[START OF Stored data]

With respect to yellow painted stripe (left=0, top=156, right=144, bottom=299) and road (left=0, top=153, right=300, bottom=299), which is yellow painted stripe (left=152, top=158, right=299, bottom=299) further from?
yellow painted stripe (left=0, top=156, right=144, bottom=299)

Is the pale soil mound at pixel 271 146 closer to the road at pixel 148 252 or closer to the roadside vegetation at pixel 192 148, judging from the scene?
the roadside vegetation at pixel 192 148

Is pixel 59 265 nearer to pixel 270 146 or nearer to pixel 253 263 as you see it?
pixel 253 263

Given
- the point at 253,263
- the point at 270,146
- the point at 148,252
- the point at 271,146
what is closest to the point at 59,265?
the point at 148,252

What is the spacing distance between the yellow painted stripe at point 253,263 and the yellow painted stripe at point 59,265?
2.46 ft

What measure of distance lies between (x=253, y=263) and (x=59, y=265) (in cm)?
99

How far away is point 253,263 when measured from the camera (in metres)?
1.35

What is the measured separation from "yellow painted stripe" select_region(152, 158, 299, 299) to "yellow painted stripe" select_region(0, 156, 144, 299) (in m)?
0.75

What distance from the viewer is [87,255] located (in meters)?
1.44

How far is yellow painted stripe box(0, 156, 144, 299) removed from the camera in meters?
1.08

[END OF Stored data]

Do this:
Render every line of the records above as a JSON list of strings, one string per line, leaving out blank lines.

Result of this task:
[
  "With respect to yellow painted stripe (left=0, top=156, right=144, bottom=299) and road (left=0, top=153, right=300, bottom=299), which is yellow painted stripe (left=152, top=158, right=299, bottom=299) further from?",
  "yellow painted stripe (left=0, top=156, right=144, bottom=299)",
  "Is the pale soil mound at pixel 271 146 closer to the road at pixel 148 252 or closer to the roadside vegetation at pixel 192 148, judging from the scene?",
  "the roadside vegetation at pixel 192 148",
  "Is pixel 59 265 nearer to pixel 270 146 or nearer to pixel 253 263 as you see it?",
  "pixel 253 263",
  "Given",
  "- the point at 253,263",
  "- the point at 270,146",
  "- the point at 148,252",
  "- the point at 271,146",
  "what is closest to the point at 59,265?",
  "the point at 148,252",
  "What is the spacing distance between the yellow painted stripe at point 253,263 and the yellow painted stripe at point 59,265?",
  "2.46 ft",
  "What measure of distance lies between (x=253, y=263) and (x=59, y=265) (in cm)?",
  "99",
  "How far away is point 253,263 when measured from the camera (in metres)?",
  "1.35",
  "What is the measured separation from \"yellow painted stripe\" select_region(152, 158, 299, 299) to \"yellow painted stripe\" select_region(0, 156, 144, 299) (in m)?",
  "0.75",
  "What distance from the viewer is [87,255] located (in meters)?",
  "1.44",
  "How far is yellow painted stripe box(0, 156, 144, 299) removed from the camera in meters?",
  "1.08"
]